Finding the best talent for your tech company has no price – in fact, some tech companies are willing to bid against each other in order to get the right talent. For the past few months, tech companies in Paris (and, increasingly, London & Berlin) have been receiving weekly curated lists of tech talent on a new service, Breaz.io (on RudeList), where they can examine the talent profile, compose on offer and send it to them. Those offers come with a description of the company, the post, as well as the salary range, and talent – ranging from product designers to full stack engineers – can choose to except to refuse each offer, in the hopes of receiving a hirer offer.
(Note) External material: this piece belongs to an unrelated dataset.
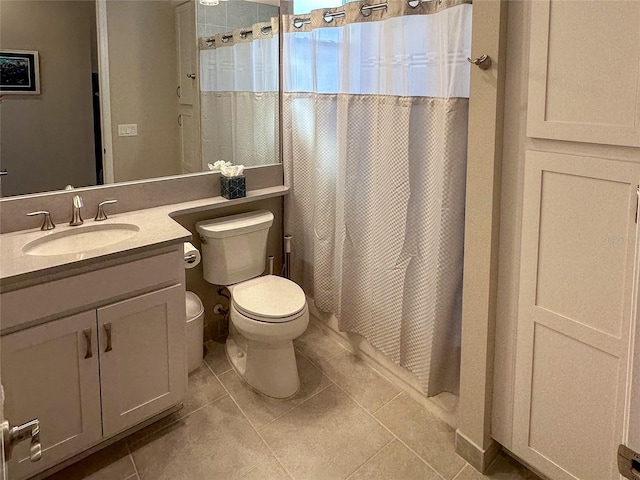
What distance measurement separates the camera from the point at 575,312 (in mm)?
1501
The concept has attracted likes of Blablacar, Tinyclues, Prestashop & dozens others, who are making several offers per week, according to co-founder Corentin Guillemard, formely head of PayMill France (he left the company earlier this year, taking fellow Paymill employee Jean-Loup Karst with him). Guillemard says that last week alone, the 10 talents were offered more than €1 Million, meaning that each talent is receiving on average two offers of more than €50K (a decent salary in France).
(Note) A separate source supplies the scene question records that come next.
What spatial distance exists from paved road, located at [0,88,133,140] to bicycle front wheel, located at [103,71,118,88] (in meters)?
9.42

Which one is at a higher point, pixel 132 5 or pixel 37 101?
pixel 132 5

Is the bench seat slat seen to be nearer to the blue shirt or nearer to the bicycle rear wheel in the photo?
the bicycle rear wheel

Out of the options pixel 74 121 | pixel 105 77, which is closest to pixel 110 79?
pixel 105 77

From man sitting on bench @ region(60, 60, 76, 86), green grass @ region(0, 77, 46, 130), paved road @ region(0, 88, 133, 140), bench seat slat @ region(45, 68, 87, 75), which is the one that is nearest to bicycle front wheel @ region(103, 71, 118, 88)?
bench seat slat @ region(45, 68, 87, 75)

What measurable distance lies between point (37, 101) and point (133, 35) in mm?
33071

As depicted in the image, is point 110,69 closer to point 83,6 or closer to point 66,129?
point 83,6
Guillemard wasn’t shy about pointing out that the idea was inspired heavily by Hired, a Silicon Valley startup with the same model; however, where Breaz differs is their desire to change recruitment from a ‘headhunting fee’ model (getting paid a percentage of total annual salary upon recruitment), to a SaaS model. With Breaz, companies pay a monthly fee for each talent recruited on Breaz – the monthly cost lasts 18 months, and, should the employee leave before then, Breaz is no longer paid the monthly fee. In essence, Breaz aligns with its employers’ retention motivations – in addition, the burden of recruiting is spread out over multiple months.
Breaz is currently offering a €500 referral bonus for any user that invites tech talent to the platform which ultimately gets hired. The company is eye-ing the European market aggressively and hopes to solidify their position in Europe before Hired starts looking to Europe.